**ИСХОДНЫЙ ТЕКСТ:**
══════════════════════════════
Разгром на востоке. Поражение фашистской Германии. 1944-1945 - Юрген Торвальд 10 стр.


Беженцы из Кенигсберга, которые уехали 5 апреля, были все еще в пути к Пиллау. Деревни и курортные города по южному побережью Замланда были переполнены. Фронт держался слишком долго – и непрерывные заявления окружного руководителя Коха обманули людей, дав новую надежду.

После начала русского наступления новая волна бегства охватила Замланд. Поток беженцев присоединился к рассеянным фрагментам IX и XXVI армейских корпусов, которые сломались под внезапным русским нападением 15 апреля и теперь устремились на запад к Пиллау. Снова солдаты и гражданские жители были захвачены русским наступлением.

Большое количество беженцев и армейских грузовиков оказались в лесах около деревни Лохстедт, между Кенигсбергом и Пиллау. Деревья скрыли от них ряд складов боеприпасов. Советские самолеты сбросили бомбы, и многие из полевых складов взорвались.

К счастью, позиции на подступах к Пиллау были укомплектованы, а потому удержаны в течение почти десяти дней.

Конец наступил 24 апреля. Русские войска достигли противотанковых заграждений непосредственно к северу от Пиллау. Но отсрочка продлилась достаточно долго, чтобы эвакуировать гражданских жителей и многих из раненых через канал к Фрише-Нерунгу, где генерал фон Заукен установил свой командный пункт. 24 апреля все войска, кроме тыловой охраны, переправились к Нерунгу. Последний человек из тыловой охраны переправился 25 апреля.

Снова поток беженцев полз по дороге Нерунга, который видел такие страдания в январе и феврале. Поток беженцев никогда не иссякал, но теперь он снова преумножился.

До 22 апреля окружной руководитель Эрих Кох надеялся на чудо, благодаря которому Гитлер переломит военную ситуацию, и на сказочное везение в политике, о котором каждый мечтал. Но когда радиосообщения информировали Коха об окружении Берлина и беспорядках в штаб-квартире фюрера, его надежды иссякли. Он возвратился к другому плану, который разработал давно и хорошо, – плану своего собственного спасения. Но тем не менее он не сжег мосты. Он не хотел допустить, чтобы могущественный Гитлер в случае изменения ситуации мог выбросить его, как труса.
══════════════════════════════
**ВЫДЕРЖКИ ИЗ ДАННЫХ:**
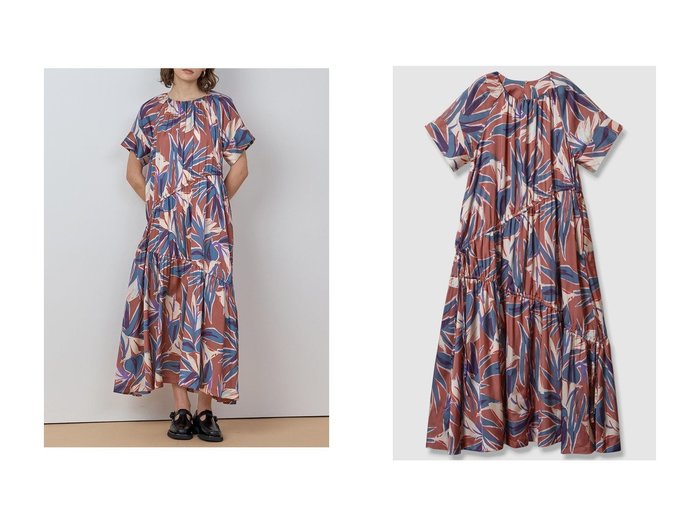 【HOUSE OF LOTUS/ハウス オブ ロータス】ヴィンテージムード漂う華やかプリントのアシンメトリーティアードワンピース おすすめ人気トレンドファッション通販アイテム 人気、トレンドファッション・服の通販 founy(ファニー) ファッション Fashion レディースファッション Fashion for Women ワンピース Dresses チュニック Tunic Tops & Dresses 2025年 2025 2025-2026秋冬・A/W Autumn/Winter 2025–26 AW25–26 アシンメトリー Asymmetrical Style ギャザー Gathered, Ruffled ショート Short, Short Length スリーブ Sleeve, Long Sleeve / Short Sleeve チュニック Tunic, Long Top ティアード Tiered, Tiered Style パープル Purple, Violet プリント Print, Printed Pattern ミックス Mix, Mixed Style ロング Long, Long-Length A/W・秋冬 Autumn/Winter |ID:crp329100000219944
══════════════════════════════
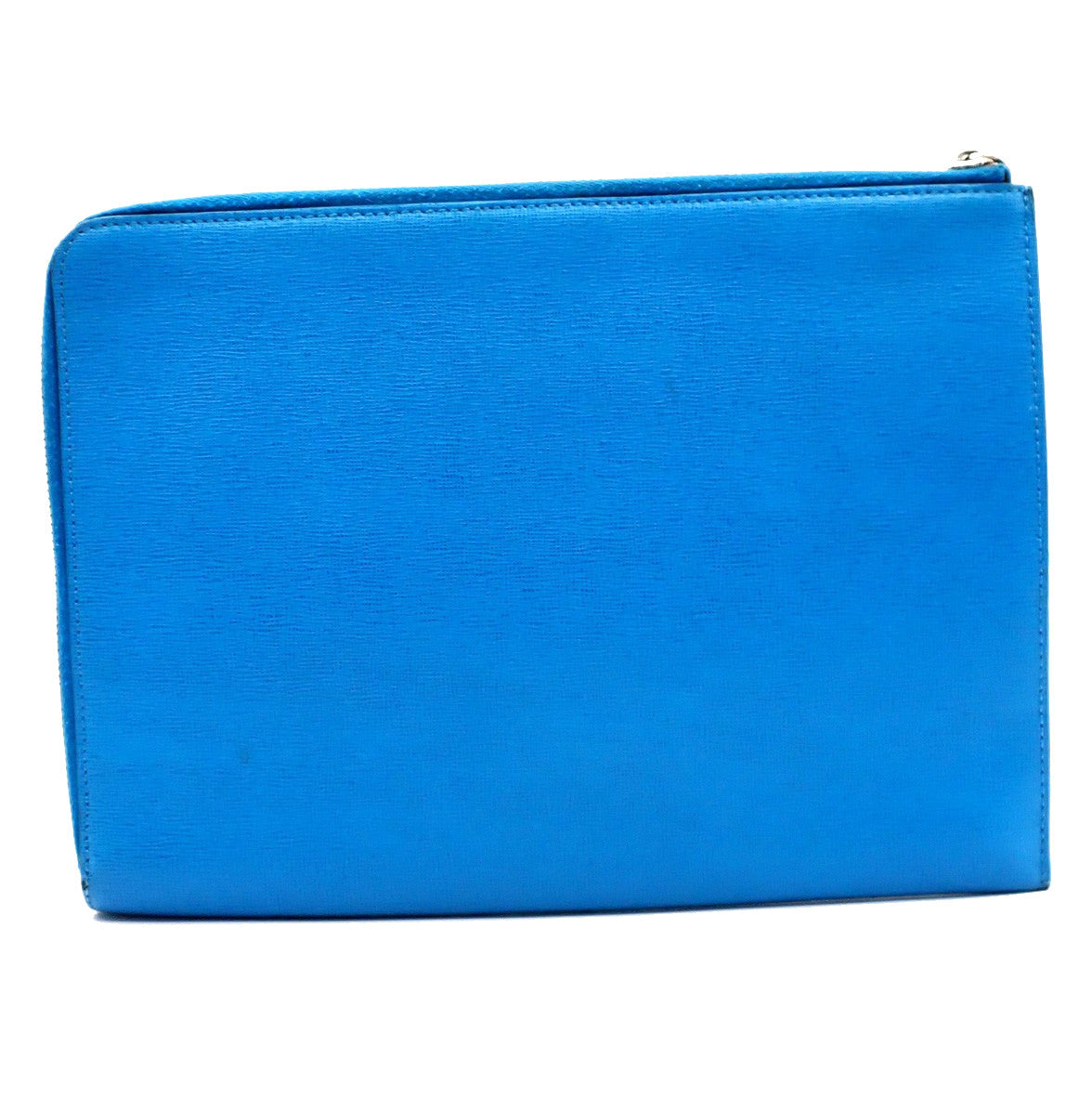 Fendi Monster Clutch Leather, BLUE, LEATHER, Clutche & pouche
══════════════════════════════
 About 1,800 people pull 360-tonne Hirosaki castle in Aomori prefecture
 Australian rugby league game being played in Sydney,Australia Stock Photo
══════════════════════════════
Перепишите дословно фрагмент текста о боях за Пиллау, который начинается со слов, содержащих «Разгром на востоке.», и заканчивается словами «дав новую надежду.». Эти записи взяты из другого источника.

Разгром на востоке. Поражение фашистской Германии. 1944-1945 - Юрген Торвальд 10 стр.


Беженцы из Кенигсберга, которые уехали 5 апреля, были все еще в пути к Пиллау. Деревни и курортные города по южному побережью Замланда были переполнены. Фронт держался слишком долго – и непрерывные заявления окружного руководителя Коха обманули людей, дав новую надежду.